* _Task requirements_
The expected answer is the data below, printed verbatim without its pictures.

* _Data_

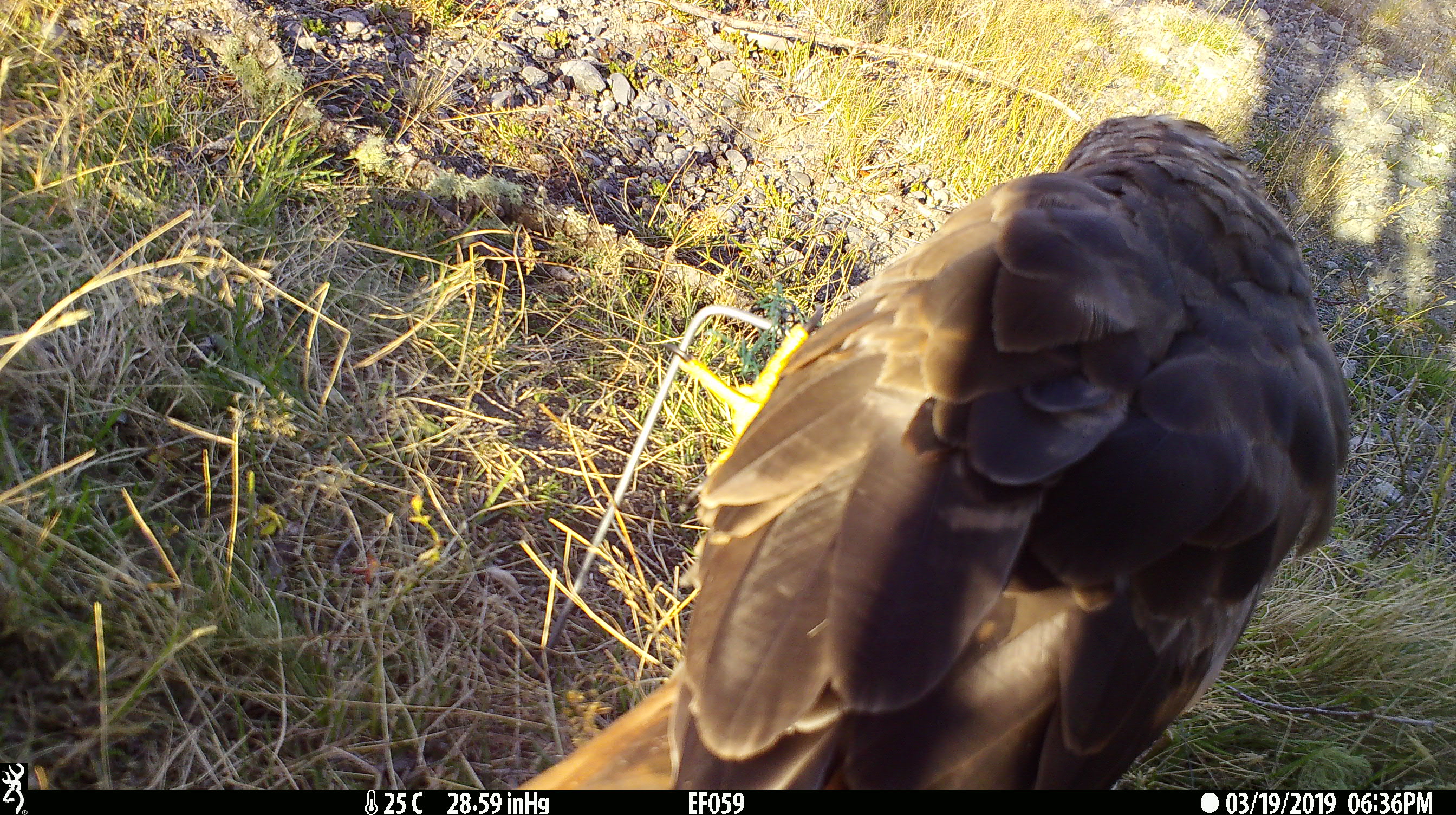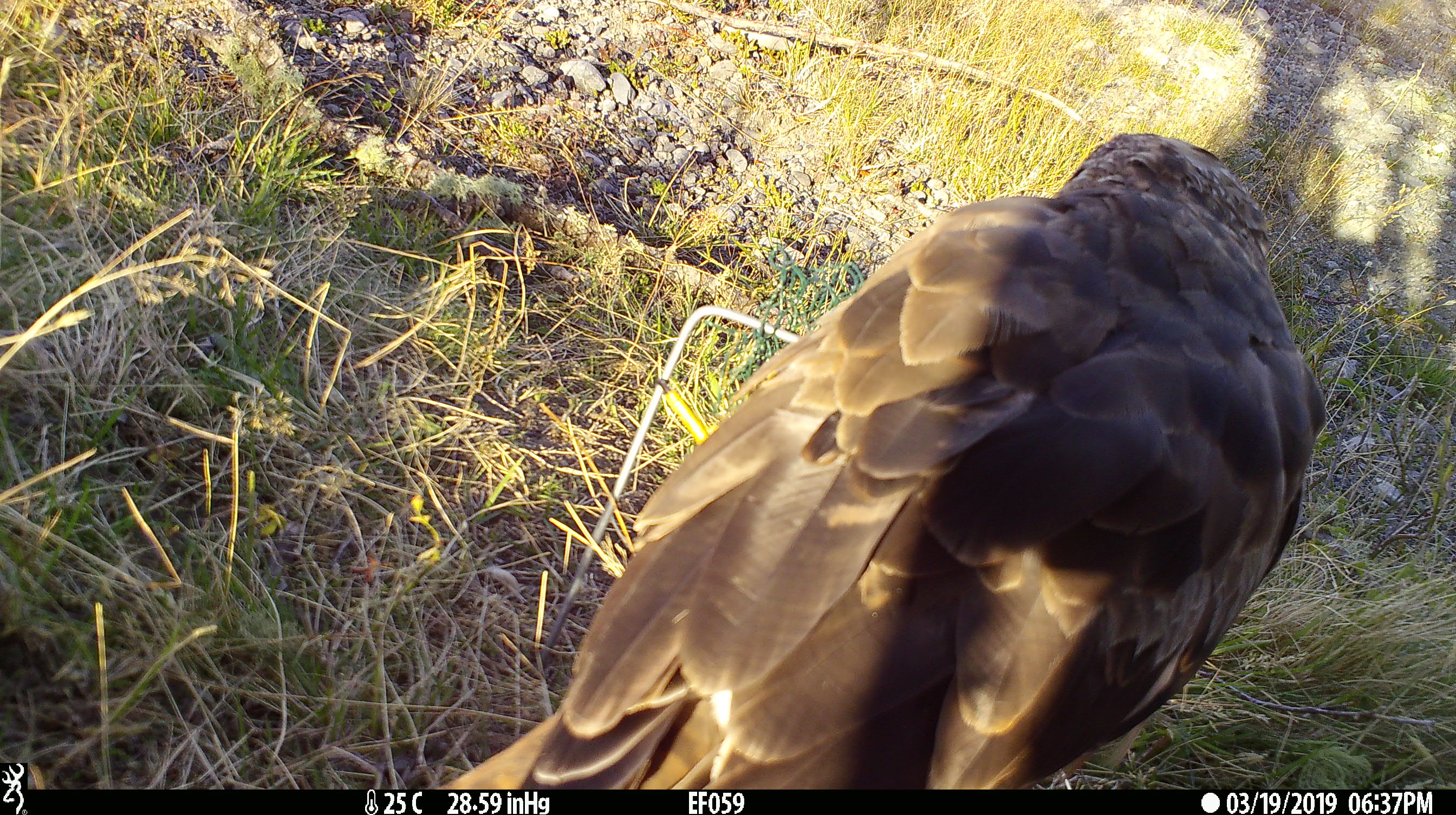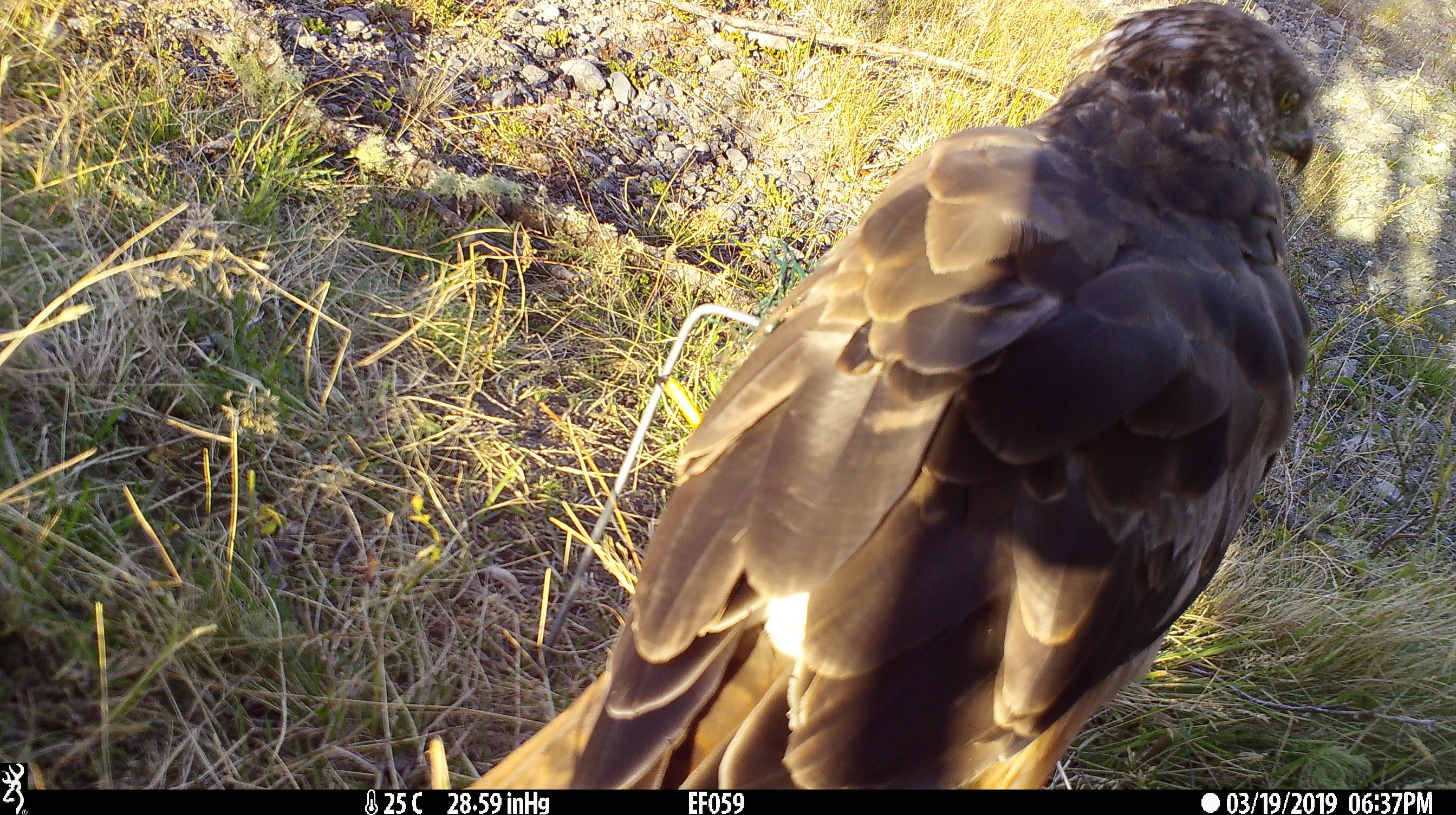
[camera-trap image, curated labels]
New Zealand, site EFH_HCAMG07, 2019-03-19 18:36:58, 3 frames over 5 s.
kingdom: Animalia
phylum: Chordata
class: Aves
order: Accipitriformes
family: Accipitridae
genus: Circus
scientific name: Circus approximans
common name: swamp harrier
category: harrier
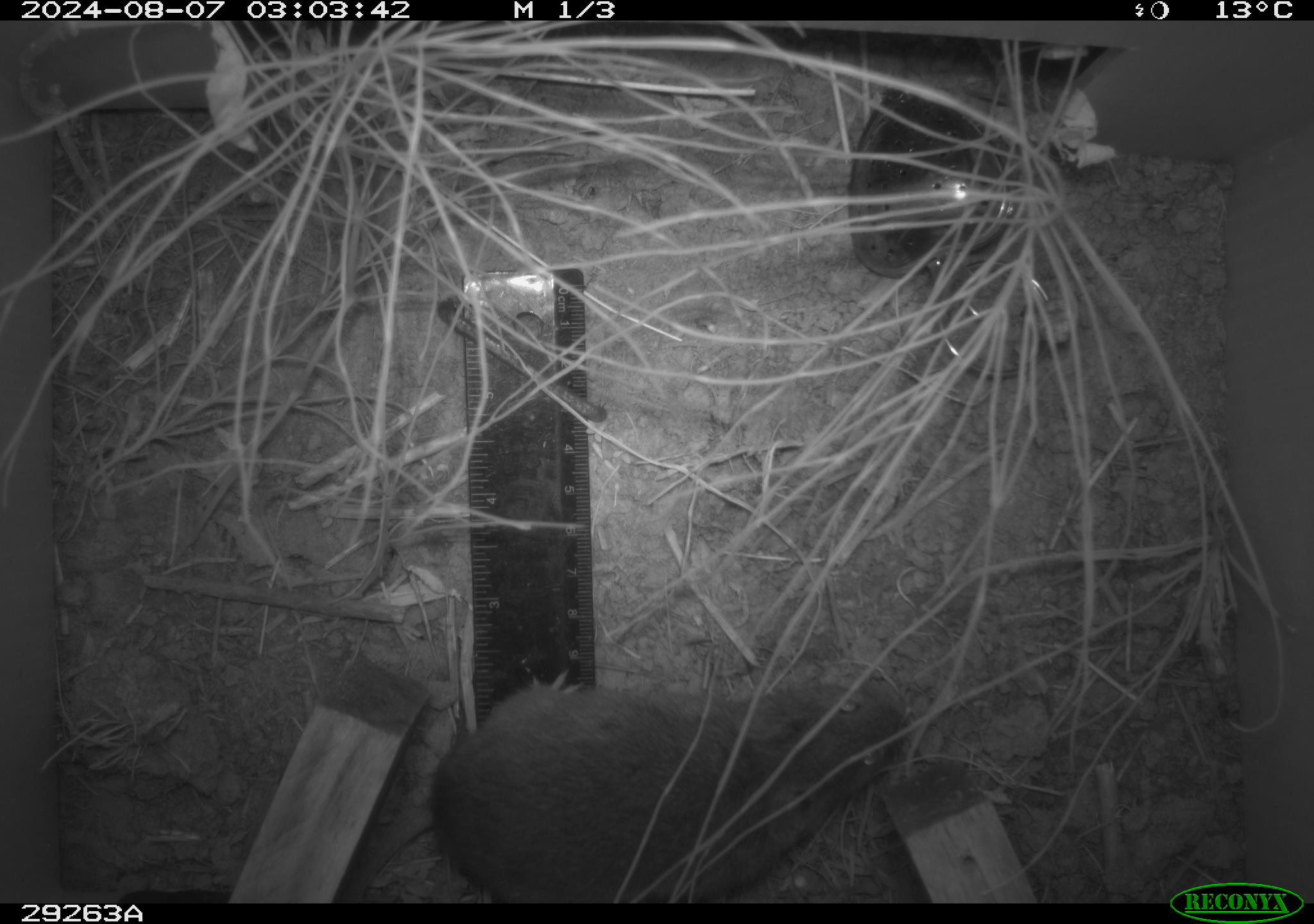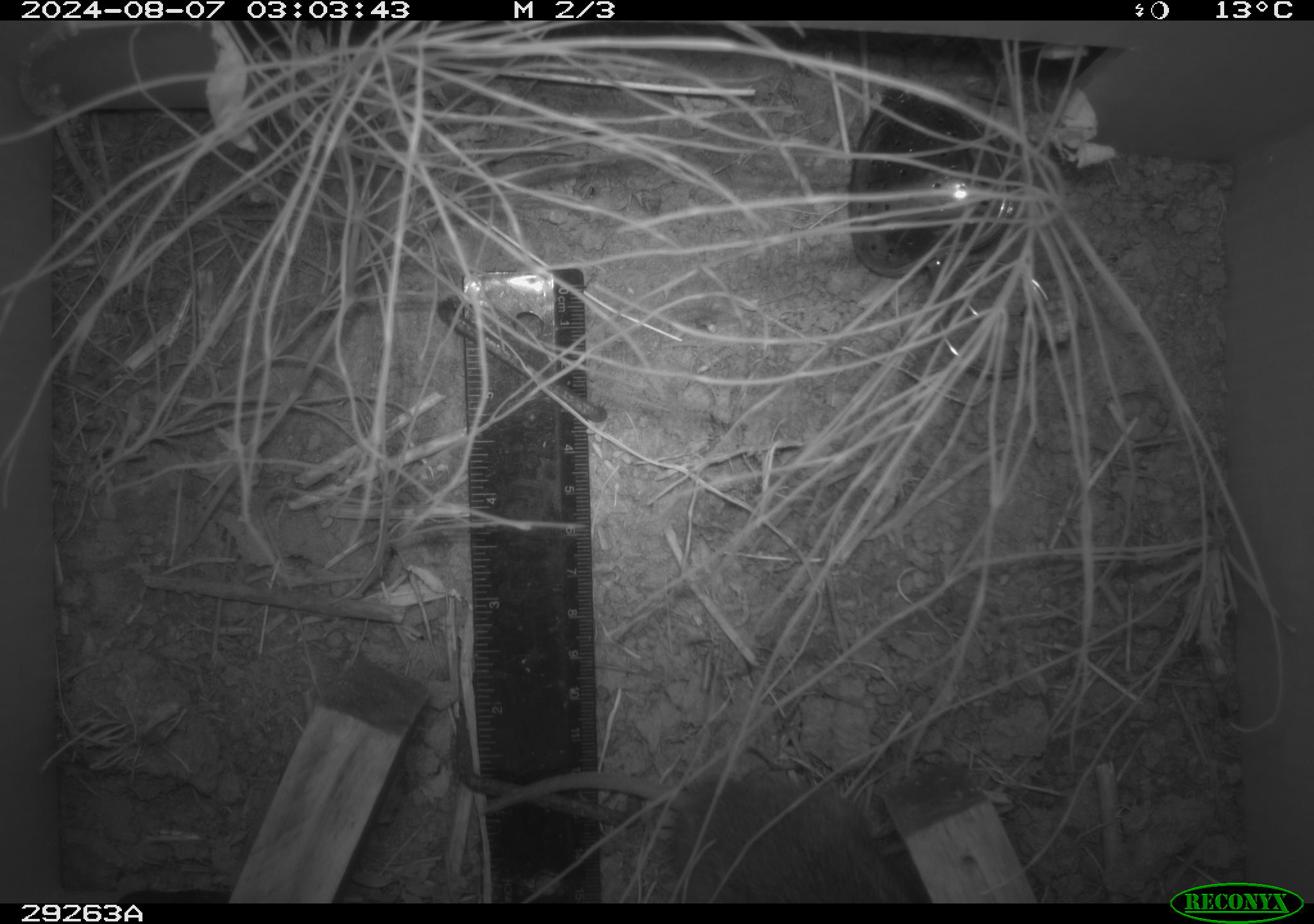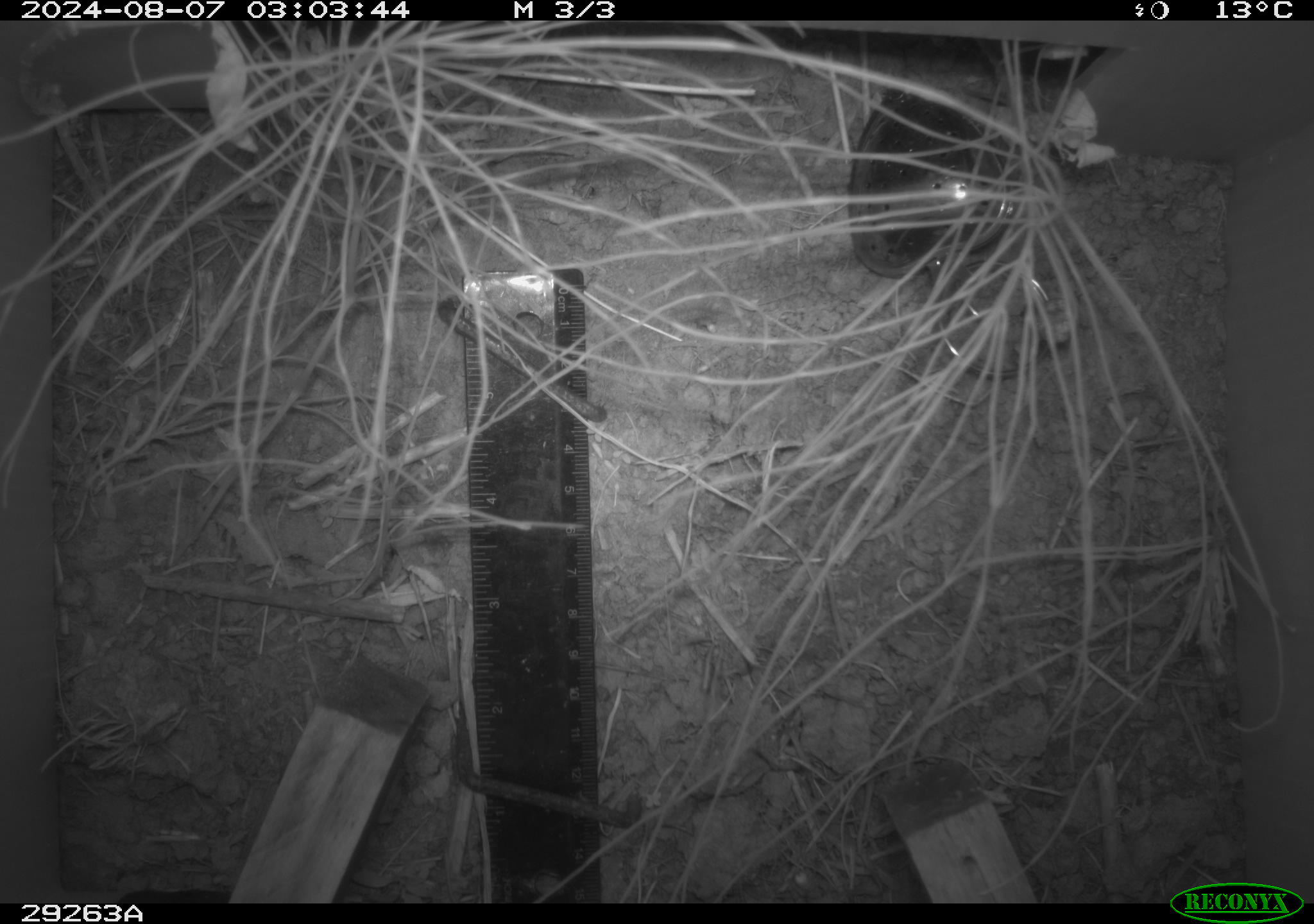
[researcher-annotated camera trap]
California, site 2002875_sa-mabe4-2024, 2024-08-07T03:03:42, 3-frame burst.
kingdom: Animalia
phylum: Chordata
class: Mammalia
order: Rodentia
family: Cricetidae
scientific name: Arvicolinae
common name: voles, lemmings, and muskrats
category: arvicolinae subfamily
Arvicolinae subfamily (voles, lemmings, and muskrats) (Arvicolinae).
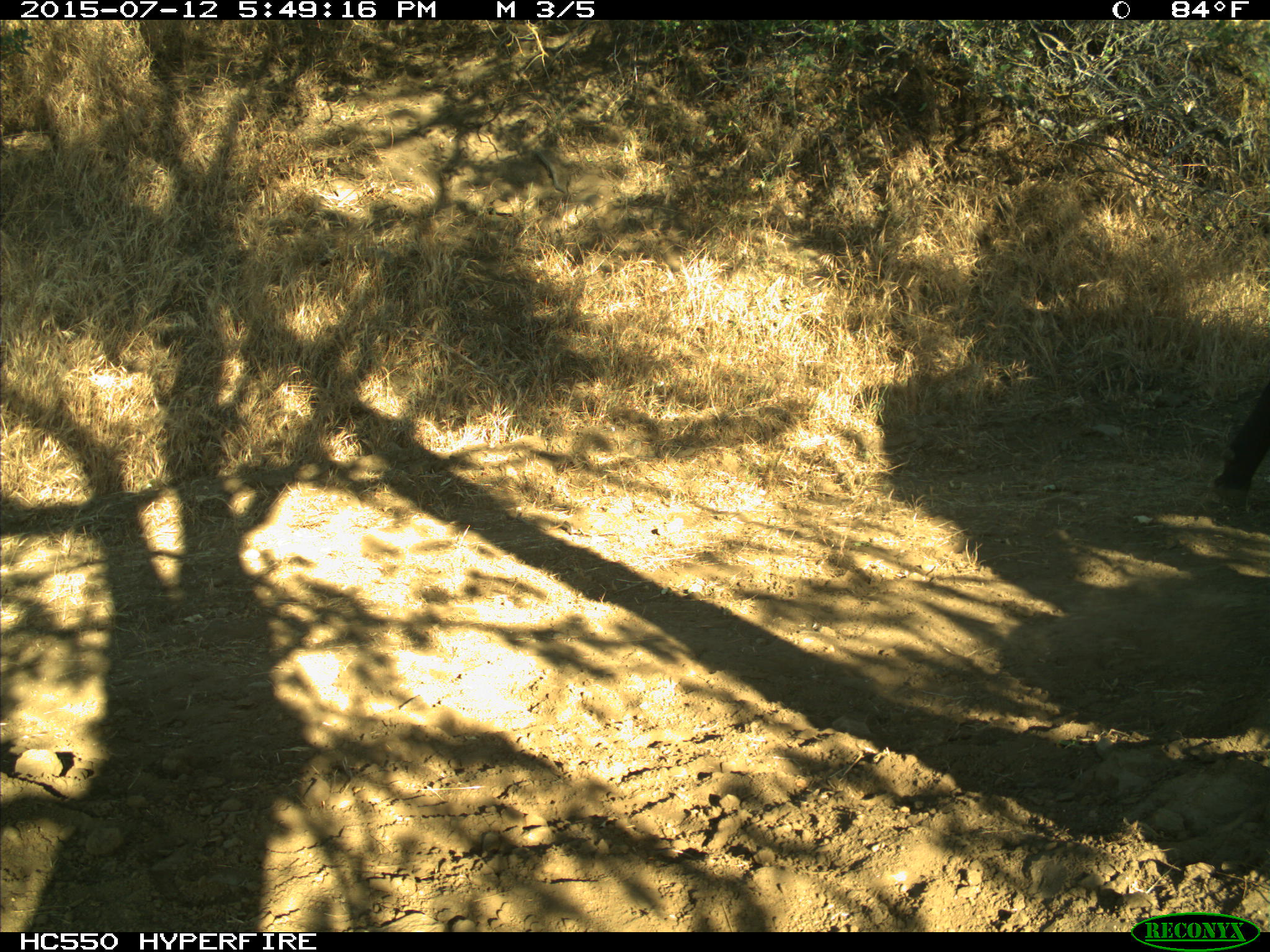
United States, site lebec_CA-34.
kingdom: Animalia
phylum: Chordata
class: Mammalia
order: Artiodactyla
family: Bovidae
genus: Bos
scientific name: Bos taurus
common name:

* _Your response_
[camera-trap image, curated labels]
New Zealand, site EFH_HCAMG07, 2019-03-19 18:36:58, 3 frames over 5 s.
kingdom: Animalia
phylum: Chordata
class: Aves
order: Accipitriformes
family: Accipitridae
genus: Circus
scientific name: Circus approximans
common name: swamp harrier
category: harrier
[researcher-annotated camera trap]
California, site 2002875_sa-mabe4-2024, 2024-08-07T03:03:42, 3-frame burst.
kingdom: Animalia
phylum: Chordata
class: Mammalia
order: Rodentia
family: Cricetidae
scientific name: Arvicolinae
common name: voles, lemmings, and muskrats
category: arvicolinae subfamily
Arvicolinae subfamily (voles, lemmings, and muskrats) (Arvicolinae).
United States, site lebec_CA-34.
kingdom: Animalia
phylum: Chordata
class: Mammalia
order: Artiodactyla
family: Bovidae
genus: Bos
scientific name: Bos taurus
common name:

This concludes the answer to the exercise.